**Requirement**
A single number is the answer here: the count of lines in the data below that include the word "standing".
___ The data ___
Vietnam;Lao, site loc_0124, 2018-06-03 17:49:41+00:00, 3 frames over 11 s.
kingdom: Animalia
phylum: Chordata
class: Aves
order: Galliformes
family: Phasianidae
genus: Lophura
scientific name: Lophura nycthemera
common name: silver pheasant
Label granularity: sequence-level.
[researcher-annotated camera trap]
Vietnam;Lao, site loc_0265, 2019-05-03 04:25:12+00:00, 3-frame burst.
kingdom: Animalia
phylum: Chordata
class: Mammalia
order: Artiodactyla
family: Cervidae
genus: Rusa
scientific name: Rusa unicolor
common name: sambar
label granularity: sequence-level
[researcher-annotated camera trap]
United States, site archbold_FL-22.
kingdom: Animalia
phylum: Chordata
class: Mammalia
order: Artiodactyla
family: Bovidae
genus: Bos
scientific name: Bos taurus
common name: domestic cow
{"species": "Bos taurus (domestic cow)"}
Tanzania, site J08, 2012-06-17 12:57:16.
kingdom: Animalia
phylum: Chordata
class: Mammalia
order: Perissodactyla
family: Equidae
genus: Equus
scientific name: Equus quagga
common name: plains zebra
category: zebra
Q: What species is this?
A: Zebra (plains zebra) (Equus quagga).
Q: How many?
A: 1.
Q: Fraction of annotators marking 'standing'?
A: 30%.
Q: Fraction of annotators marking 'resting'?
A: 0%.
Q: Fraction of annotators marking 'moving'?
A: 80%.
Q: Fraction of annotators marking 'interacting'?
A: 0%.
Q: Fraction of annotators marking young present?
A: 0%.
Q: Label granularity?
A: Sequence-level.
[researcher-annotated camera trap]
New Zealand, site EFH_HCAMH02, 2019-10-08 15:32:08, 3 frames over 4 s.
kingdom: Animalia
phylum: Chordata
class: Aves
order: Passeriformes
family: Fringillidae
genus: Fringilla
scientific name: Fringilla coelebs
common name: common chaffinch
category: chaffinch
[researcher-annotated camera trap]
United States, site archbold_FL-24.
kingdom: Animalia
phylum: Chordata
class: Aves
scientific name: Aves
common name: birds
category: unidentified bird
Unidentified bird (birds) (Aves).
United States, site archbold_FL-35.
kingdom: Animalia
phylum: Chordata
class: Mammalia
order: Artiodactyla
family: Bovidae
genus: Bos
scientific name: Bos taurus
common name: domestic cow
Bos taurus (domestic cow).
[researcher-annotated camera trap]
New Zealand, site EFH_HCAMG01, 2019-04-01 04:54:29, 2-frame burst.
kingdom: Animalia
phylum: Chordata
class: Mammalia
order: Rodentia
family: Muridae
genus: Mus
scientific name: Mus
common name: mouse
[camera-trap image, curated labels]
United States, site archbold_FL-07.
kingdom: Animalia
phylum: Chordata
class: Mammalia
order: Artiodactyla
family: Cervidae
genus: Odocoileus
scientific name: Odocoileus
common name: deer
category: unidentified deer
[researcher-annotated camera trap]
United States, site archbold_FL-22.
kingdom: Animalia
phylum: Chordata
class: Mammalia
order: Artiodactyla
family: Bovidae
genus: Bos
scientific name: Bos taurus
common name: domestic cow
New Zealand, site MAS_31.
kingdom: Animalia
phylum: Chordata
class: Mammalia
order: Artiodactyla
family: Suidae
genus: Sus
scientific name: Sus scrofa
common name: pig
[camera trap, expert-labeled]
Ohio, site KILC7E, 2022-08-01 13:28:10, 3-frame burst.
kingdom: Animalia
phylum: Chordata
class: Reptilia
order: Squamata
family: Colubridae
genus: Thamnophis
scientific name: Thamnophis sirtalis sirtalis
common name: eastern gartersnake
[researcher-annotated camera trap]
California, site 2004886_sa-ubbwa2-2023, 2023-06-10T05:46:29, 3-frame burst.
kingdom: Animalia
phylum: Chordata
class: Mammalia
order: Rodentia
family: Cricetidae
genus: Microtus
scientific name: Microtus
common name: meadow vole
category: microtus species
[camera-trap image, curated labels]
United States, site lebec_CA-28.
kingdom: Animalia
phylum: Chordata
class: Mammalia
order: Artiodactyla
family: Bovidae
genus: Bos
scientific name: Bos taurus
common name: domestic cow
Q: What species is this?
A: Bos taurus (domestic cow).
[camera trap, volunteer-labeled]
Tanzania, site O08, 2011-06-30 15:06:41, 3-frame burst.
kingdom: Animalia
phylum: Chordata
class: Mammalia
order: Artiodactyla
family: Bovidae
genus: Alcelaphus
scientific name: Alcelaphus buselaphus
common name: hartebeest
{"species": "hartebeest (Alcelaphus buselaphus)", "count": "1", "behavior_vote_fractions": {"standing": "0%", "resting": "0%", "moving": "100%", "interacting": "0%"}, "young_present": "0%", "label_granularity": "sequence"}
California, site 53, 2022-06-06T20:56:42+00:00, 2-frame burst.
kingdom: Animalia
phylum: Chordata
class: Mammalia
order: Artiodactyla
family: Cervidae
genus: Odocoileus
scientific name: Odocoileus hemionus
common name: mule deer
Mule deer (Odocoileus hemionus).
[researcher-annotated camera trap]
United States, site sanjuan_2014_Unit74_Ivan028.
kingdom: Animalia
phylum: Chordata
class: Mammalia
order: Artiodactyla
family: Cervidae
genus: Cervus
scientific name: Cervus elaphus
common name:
___
**Response below**
2